In einer gemeinsamen Pressekonferenz von Oberbürgermeister Dr. Jürgen Linden und Karl Schultheis (SPD), Hermann Josef Pilgram (Fraktionssprecher Grüne), Wilhelm Helg (FDP) und Andreas Müller (Die Linke) bekundeten die Ratsmitglieder noch einmal ausdrücklich als Vertreter ihrer Fraktionen/Partei, dass sie das Projekt Bauhaus Europa verwirklichen wollen. Helg stellt dabei auch die Unterstützung des Ministers Pinkwart in Aussicht. Die Ratsvertreter betonten  neben der "einmaligen Architektur" des Entwurfs und des "Interesses vor allem der Jugend" (Helg), dass eine Innenstadt nicht allein die Funktion des "Shoppens" erfüllen solle (Müller). Eine Stadt könne nicht nur als "Sozialamt funktionieren und verteilen", sondern müsse auch Akzente setzen, um gegenüber anderen Städten konkurrenzfähig zu bleiben (Pilgram). Schultheis erinnerte mit Bezug auf die Probleme bei der Bearbeitung des Förderantrags durch den Regierungspräsidenten daran, dass dieser nicht nur Kommunalaufsicht sei, sondern auch eine Fürsorgepflicht gegenüber seinen Kommunen habe.

"Wir brauchen Sicherheit und Klarheit", so Linden, daher werde es in der nächsten Woche ein Gespräch mit Regierungspräsident Lindlar geben, um die Bearbeitung des Förderantrags voranzubringen und Probleme aus dem Weg zu schaffen. Bereits am 22. Mai 2006 hatten die Landräte der Kreise Aachen, Düren, Euskirchen und Heinsberg zusammen mit dem Oberbürgermeister einen Brief an Oliver Wittke, den Minister für Bau und Verkehr des Landes NRW geschrieben, in dem sie ihre Zustimmung zum Bauhaus Europa als Leuchtturmprojekt der Euregionale 2008 bekräftigten.

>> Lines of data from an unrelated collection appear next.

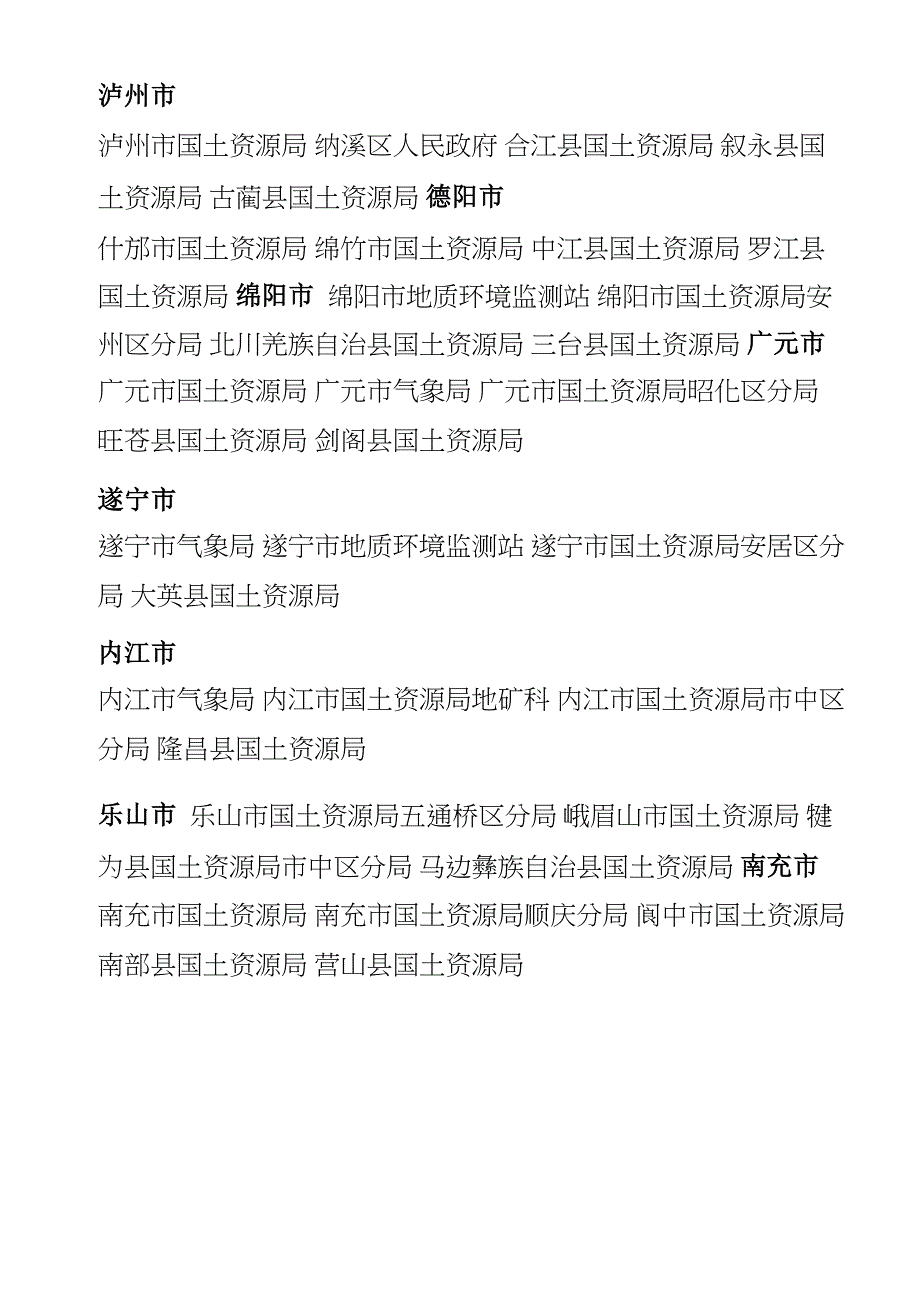 泸州市

泸州市国土资源局 纳溪区人民政府 合江县国土资源局 叙永县国土资源局 古蔺县国土资源局 德阳市

什邡市国土资源局 绵竹市国土资源局 中江县国土资源局 罗江县国土资源局 绵阳市 绵阳市地质环境监测站 绵阳市国土资源局安州区分局 北川羌族自治县国土资源局 三台县国土资源局 广元市 广元市国土资源局 广元市气象局 广元市国土资源局昭化区分局 旺苍县国土资源局 剑阁县国土资源局

遂宁市

遂宁市气象局 遂宁市地质环境监测站 遂宁市国土资源局安居区分局 大英县国土资源局

内江市

内江市气象局 内江市国土资源局地矿科 内江市国土资源局市中区分局 隆昌县国土资源局

乐山市 乐山市国土资源局五通桥区分局 峨眉山市国土资源局 犍为县国土资源局市中区分局 马边彝族自治县国土资源局 南充市 南充市国土资源局 南充市国土资源局顺庆分局 阆中市国土资源局 南部县国土资源局 营山县国土资源局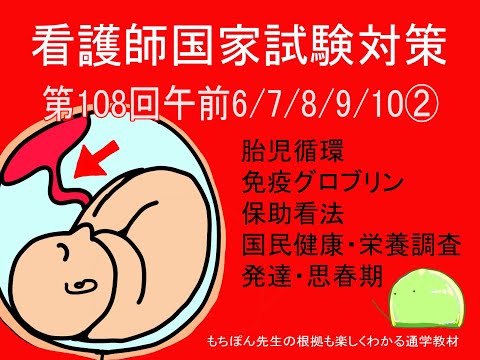 看護師国家試験対策

第108回午前6/7/8/9/10②

胎児循環
免疫グロブリン
保助看法
国民健康･栄養調査
発達･思春期

もちぽん先生の根拠も楽しくわかる通学教材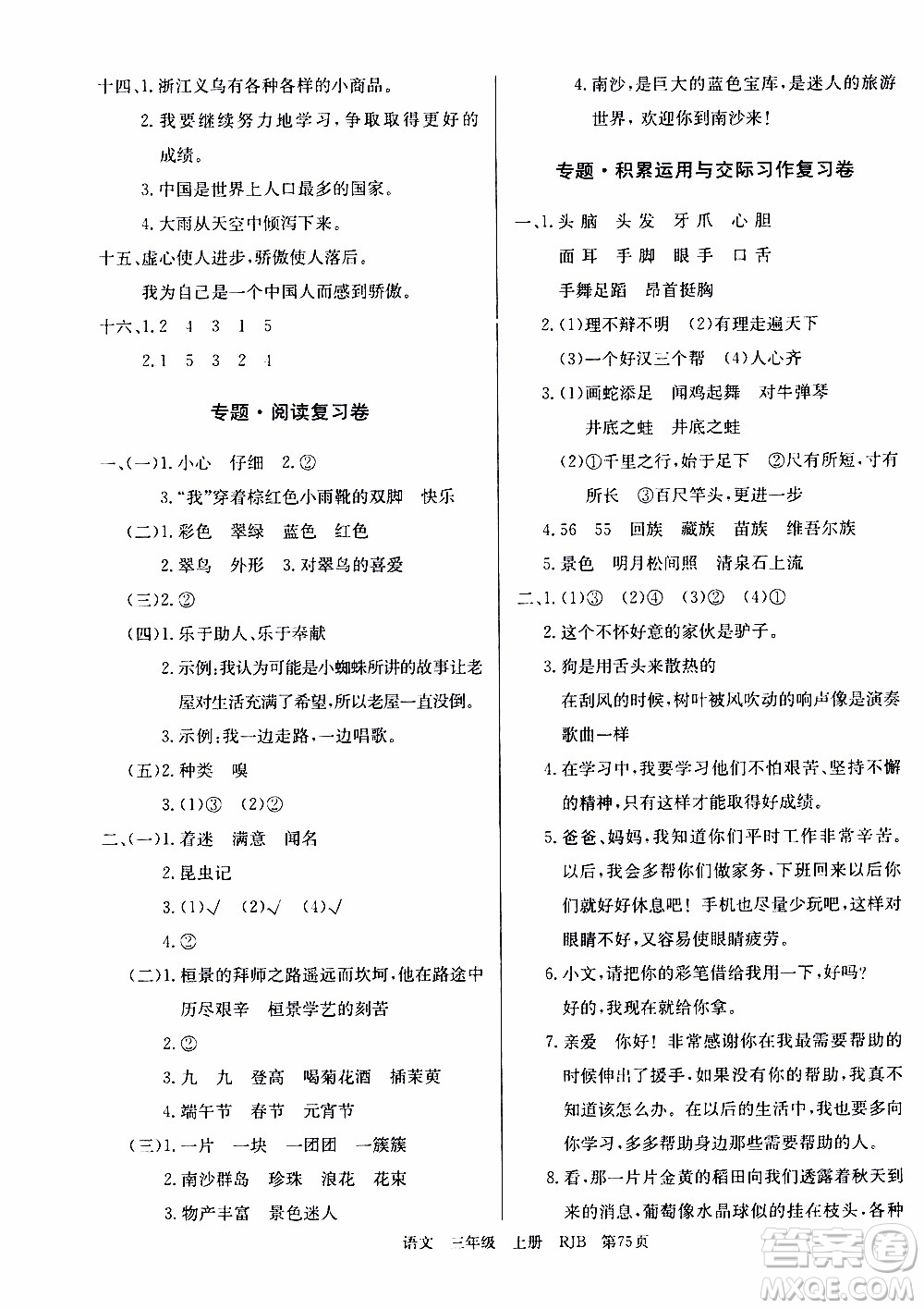 十四、1.浙江义乌有各种各样的小商品。

2.我要继续努力地学习，争取取得更好的成绩。

3.中国是世界上人口最多的国家。

4.大雨从天空中倾泻下来。

十五、虚心使人进步，骄傲使人落后。

我为自己是一个中国人而感到骄傲。

十六、1.2 4 3 1 5

2.1 5 3 2 4

专题·阅读复习卷

一、(一)1.小心 仔细 2.②

3."我"穿着棕红色小雨靴的双脚 快乐

(二)1.彩色 翠绿 蓝色 红色

2.翠鸟 外形 3.对翠鸟的喜爱

(三)2.②

(四)1.乐于助人、乐于奉献

2.示例：我认为可能是小蜘蛛所讲的故事让老屋对生活充满了希望，所以老屋一直没倒。

3.示例：我一边走路，一边唱歌。

(五)2.种类 嗅

3.(1)③ (2)②

二、(一)1.着迷 满意 闻名

2.昆虫记

3.(1)√ (2)√ (4)√

4.②

(二)1.桓景的拜师之路遥远而坎坷，他在路途中历尽艰辛 桓景学艺的刻苦

2.②

3.九 九 登高 喝菊花酒 插茱萸

4.端午节 春节 元宵节

(三)1.一片 一块 一团团 一簇簇

2.南沙群岛 珍珠 浪花 花束

3.物产丰富 景色迷人

4.南沙，是巨大的蓝色宝库，是迷人的旅游世界，欢迎你到南沙来！

专题·积累运用与交际习作复习卷

一、1.头脑 头发 牙爪 心胆

面耳 手脚 眼手 口舌

手舞足蹈 昂首挺胸

2.(1)理不辩不明 (2)有理走遍天下

(3)一个好汉三个帮 (4)人心齐

3.(1)画蛇添足 闻鸡起舞 对牛弹琴

井底之蛙 井底之蛙

(2)①千里之行，始于足下 ②尺有所短，寸有所长 ③百尺竿头，更进一步

4.56 55 回族 藏族 苗族 维吾尔族

5.景色 明月松间照 清泉石上流

二、1.(1)③ (2)④ (3)② (4)①

2.这个不怀好意的家伙是驴子。

3.狗是用舌头来散热的

在刮风的时候，树叶被风吹动的响声像是演奏歌曲一样

4.在学习中，我要学习他们不怕艰苦、坚持不懈的精神，只有这样才能取得好成绩。

5.爸爸、妈妈，我知道你们平时工作非常辛苦。以后，我会多帮你们做家务，下班回来以后你们就好好休息吧！手机也尽量少玩吧，这样对眼睛不好，又容易使眼睛疲劳。

6.小文，请把你的彩笔借给我用一下，好吗？

好的，我现在就给你拿。

7.亲爱 你好！非常感谢你在我最需要帮助的时候伸出了援手，如果没有你的帮助，我真不知道该怎么办。在以后的生活中，我也要多向你学习，多多帮助身边那些需要帮助的人。

8.看，那一片片金黄的稻田向我们透露着秋天到来的消息，葡萄像水晶球似的挂在枝头，各种

语文 三年级 上册 RJB 第75页

答案圈 MXQE.COM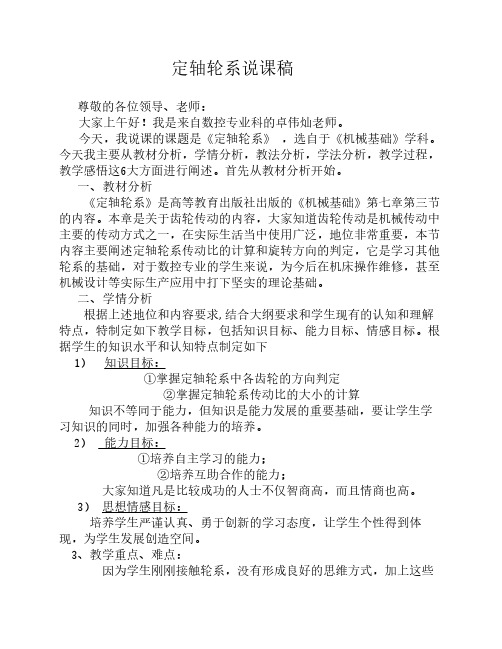 定轴轮系说课稿

尊敬的各位领导、老师：

大家上午好！我是来自数控专业科的卓伟灿老师。

今天，我说课的课题是《定轴轮系》，选自于《机械基础》学科。今天我主要从教材分析，学情分析，教法分析，学法分析，教学过程，教学感悟这6大方面进行阐述。首先从教材分析开始。

一、教材分析

《定轴轮系》是高等教育出版社出版的《机械基础》第七章第三节的内容。本章是关于齿轮传动的内容，大家知道齿轮传动是机械传动中主要的传动方式之一，在实际生活当中使用广泛，地位非常重要，本节内容主要阐述定轴轮系传动比的计算和旋转方向的判定，它是学习其他轮系的基础，对于数控专业的学生来说，为今后在机床操作维修，甚至机械设计等实际生产应用中打下坚实的理论基础。

二、学情分析

根据上述地位和内容要求，结合大纲要求和学生现有的认知和理解特点，特制定如下教学目标，包括知识目标、能力目标、情感目标。根据学生的知识水平和认知特点制定如下

1） 知识目标：

①掌握定轴轮系中各齿轮的方向判定

②掌握定轴轮系传动比的大小的计算

知识不等同于能力，但知识是能力发展的重要基础，要让学生学习知识的同时，加强各种能力的培养。

2） 能力目标：

①培养自主学习的能力；

②培养互助合作的能力；

大家知道凡是比较成功的人士不仅智商高，而且情商也高。

3） 思想情感目标：

培养学生严谨认真、勇于创新的学习态度，让学生个性得到体现，为学生发展创造空间。

3、教学重点、难点：

因为学生刚刚接触轮系，没有形成良好的思维方式，加上这些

Oberbürgermeister Linden erklärte außerdem, es müsse noch Überzeugungs- und Informationsarbeit geleistet werden, um die verbreiteten Defizite unter den Bürgerinnen und Bürgern zu beheben. Aus Rücksicht auf die benachbarten Anwohner werde ein Bebauungsplanverfahren aufgenommen, obwohl die Stadt Aachen dazu rechtlich nicht verpflichtet sei.

Die nächsten Termine:
Am 13. Juni stellen Vertreter des Hauses der Geschichte in Bonn dem Betriebsausschuss Kultur das Konzept der Dauerausstellung vor.
Am 22. Juni 2006 wird der Beschluss der Gesellschafterversammlung über die Verteilung der Städtebaufördermittel des Landes fallen.
Am 16. August 2006 soll dann der Rat über die Gesamtfinanzierung entscheiden, sowohl über die Baukosten von 31 Mio wie auch über die vom Haus der Geschichte unter Beteiligung des Deutschen Historischen Museum errechneten Folgekosten.